Vivió interrogándose sobre para qué sirvió la cultura en Auschwitz
Luis Ventoso
George Steiner, memoria de la gran cultura europea, se ha muerto en su casa de Cambridge con 90 años. La familia del ensayista se largó de París rumbo a Nueva York solo un mes antes de que las tropas de Hitler hollasen los Campos Elíseos. El padre de Steiner, judío vienés, fue dos veces profeta. Gozando de un puesto de postín en el banco nacional austríaco, olisqueó la crecida parda y contra el criterio familiar ordenó levantar campamento y trasladarse a París, donde cinco años después nacería el sabio. El siguiente salto fue a EE.UU., escapando esta vez por los pelos de los nazis. En América, el despejado George estudió un poco de todo -Literatura, Matemáticas, Física- y pasó por
Harvard. Pero prefirió retornar a Europa, movido por el ánimo simbólico de desmentir la promesa de Hitler de que no quedaría un judío en ella. Se instaló en Inglaterra, donde el mundo académico nunca lo aceptó del todo. Era un pensador en los márgenes y polifacético: críticas literarias, ensayos sobre el lenguaje y la música, coqueteos con el periodismo y la politología... Vivió cincuenta años en Cambridge. Sus clases como profesor invitado se abarrotaban de alumnos, hechizados por su despliegue erudito y sus zarpazos de coña marinera. Pero los ingleses, pueblo práctico, lo consideraban difuso, demasiado generalista y chapucero en el detalle. Nunca le otorgaron una plaza fija y el propio Steiner lo asumía con irónica deportividad: «En Francia, donde les apasiona el pensamiento abstracto, si le pegas un tiro a otro en una discusión sobre Hegel lo verán como un enorme cumplido a la cultura. Los ingleses te dirán que es una total estupidez».

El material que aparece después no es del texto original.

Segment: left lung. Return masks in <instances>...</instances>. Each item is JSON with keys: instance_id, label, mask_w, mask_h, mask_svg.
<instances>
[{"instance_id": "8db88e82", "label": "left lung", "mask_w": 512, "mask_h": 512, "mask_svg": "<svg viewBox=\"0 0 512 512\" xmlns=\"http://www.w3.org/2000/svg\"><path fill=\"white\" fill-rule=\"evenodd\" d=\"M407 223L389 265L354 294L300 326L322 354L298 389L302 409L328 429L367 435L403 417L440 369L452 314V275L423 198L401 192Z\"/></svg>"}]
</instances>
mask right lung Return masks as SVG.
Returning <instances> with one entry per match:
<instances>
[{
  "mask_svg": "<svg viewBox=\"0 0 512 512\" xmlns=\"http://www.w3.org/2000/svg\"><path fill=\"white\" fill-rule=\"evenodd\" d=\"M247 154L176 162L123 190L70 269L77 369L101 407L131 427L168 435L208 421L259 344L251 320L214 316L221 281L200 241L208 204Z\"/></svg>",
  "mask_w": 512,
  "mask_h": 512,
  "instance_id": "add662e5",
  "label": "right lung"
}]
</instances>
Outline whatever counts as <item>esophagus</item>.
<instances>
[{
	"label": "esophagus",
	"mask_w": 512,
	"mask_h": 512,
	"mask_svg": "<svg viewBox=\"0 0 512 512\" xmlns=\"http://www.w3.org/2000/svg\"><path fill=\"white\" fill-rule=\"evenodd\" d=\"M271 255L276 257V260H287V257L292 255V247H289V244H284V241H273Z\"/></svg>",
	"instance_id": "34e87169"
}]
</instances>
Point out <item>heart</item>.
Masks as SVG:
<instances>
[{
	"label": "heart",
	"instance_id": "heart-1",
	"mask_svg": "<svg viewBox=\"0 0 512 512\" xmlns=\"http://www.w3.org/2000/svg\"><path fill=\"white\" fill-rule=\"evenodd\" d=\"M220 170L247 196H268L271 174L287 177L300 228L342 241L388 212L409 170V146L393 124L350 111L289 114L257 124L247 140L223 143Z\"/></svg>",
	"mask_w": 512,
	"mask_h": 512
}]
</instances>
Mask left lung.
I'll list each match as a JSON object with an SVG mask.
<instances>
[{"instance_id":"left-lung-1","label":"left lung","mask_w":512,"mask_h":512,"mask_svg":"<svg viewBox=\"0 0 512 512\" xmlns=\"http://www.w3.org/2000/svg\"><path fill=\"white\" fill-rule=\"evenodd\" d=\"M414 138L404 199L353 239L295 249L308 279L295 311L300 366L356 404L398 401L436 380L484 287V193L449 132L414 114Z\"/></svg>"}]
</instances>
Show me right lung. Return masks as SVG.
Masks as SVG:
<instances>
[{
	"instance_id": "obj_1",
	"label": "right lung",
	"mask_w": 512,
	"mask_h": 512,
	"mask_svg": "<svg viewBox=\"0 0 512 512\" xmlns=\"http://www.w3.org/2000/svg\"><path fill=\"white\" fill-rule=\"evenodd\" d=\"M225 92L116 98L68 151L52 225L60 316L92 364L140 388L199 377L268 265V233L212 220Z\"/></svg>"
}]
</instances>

Steiner vivió marcado por la consciencia de que su familia se había salvado de Auschwitz de chiripa. Políglota en tres idiomas desde cuna, creció leyendo a los clásicos y su padre lo orientó al mundo de las ideas, tan valorado en los hogares judíos (de ahí su cosecha de genios). Vivió en tres países, pero su patria real era la alta cultura europea, lo que explica la pregunta que lo angustió: ¿Qué valor tiene la cultura en el siglo de las dos atrocidades supremas, nazismo y estalinismo? Su conclusión fue que tras Auschwitz el arte y el pensamiento europeos habían dejado de ser custodios de los valores humanos. «Ahora ya sabemos que un hombre puede leer a Goethe o Rilke, escuchar a la tarde a Bach y Schubert e ir a trabajar a Auschwitz por la mañana».

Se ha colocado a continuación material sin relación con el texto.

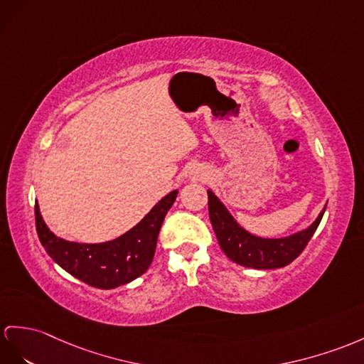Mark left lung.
I'll return each instance as SVG.
<instances>
[{
	"label": "left lung",
	"mask_w": 364,
	"mask_h": 364,
	"mask_svg": "<svg viewBox=\"0 0 364 364\" xmlns=\"http://www.w3.org/2000/svg\"><path fill=\"white\" fill-rule=\"evenodd\" d=\"M324 210L304 232L282 239H262L239 227L220 200L208 191V215L220 249L233 262L252 269H279L295 261L316 232Z\"/></svg>",
	"instance_id": "left-lung-1"
}]
</instances>
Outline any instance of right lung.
I'll return each instance as SVG.
<instances>
[{
	"label": "right lung",
	"instance_id": "add662e5",
	"mask_svg": "<svg viewBox=\"0 0 364 364\" xmlns=\"http://www.w3.org/2000/svg\"><path fill=\"white\" fill-rule=\"evenodd\" d=\"M176 196L177 190L166 194L134 228L103 244H78L57 237L44 224L38 203H35V225L44 250L61 269L87 286L114 289L139 278L151 265L159 232Z\"/></svg>",
	"mask_w": 364,
	"mask_h": 364
}]
</instances>
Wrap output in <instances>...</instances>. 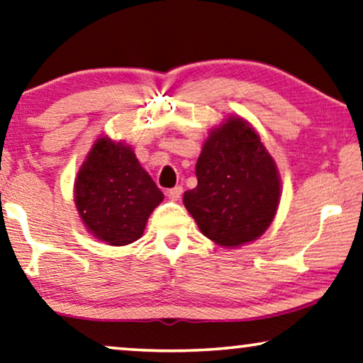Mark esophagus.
<instances>
[{
  "label": "esophagus",
  "instance_id": "esophagus-1",
  "mask_svg": "<svg viewBox=\"0 0 363 363\" xmlns=\"http://www.w3.org/2000/svg\"><path fill=\"white\" fill-rule=\"evenodd\" d=\"M181 196H182V186H176L167 191V197H169L171 201H179Z\"/></svg>",
  "mask_w": 363,
  "mask_h": 363
}]
</instances>
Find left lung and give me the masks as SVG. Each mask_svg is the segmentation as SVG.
I'll list each match as a JSON object with an SVG mask.
<instances>
[{
	"label": "left lung",
	"mask_w": 363,
	"mask_h": 363,
	"mask_svg": "<svg viewBox=\"0 0 363 363\" xmlns=\"http://www.w3.org/2000/svg\"><path fill=\"white\" fill-rule=\"evenodd\" d=\"M197 187L184 206L201 232L225 248L253 242L277 216L281 181L248 121L230 116L212 130L196 164Z\"/></svg>",
	"instance_id": "obj_1"
}]
</instances>
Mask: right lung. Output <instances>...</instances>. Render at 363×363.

La paradoja de Steiner consiste en que consagró su vida a divulgar y ensalzar un tesoro cultural que proclamaba ya fútil, carente de influencia moral. Y aunque tendía a divagar, acertó al señalar las averías de la conciencia europea. Me acuerdo de él, bajito y de mirada pilla, cuando leo que la muy próspera Holanda prepara una ley para repartir pastillas gratuitas del Estado para todo mayor de 70 años que ya no tenga apetencia de vivir. Utilitarismo extremo y ominoso silencio de «la cultura». Digámoslo claro: la Iglesia católica se ha quedado como la única institución que todavía lucha en serio contra la implacable deshumanización de lo que llama, con razón, «la subcultura del descarte».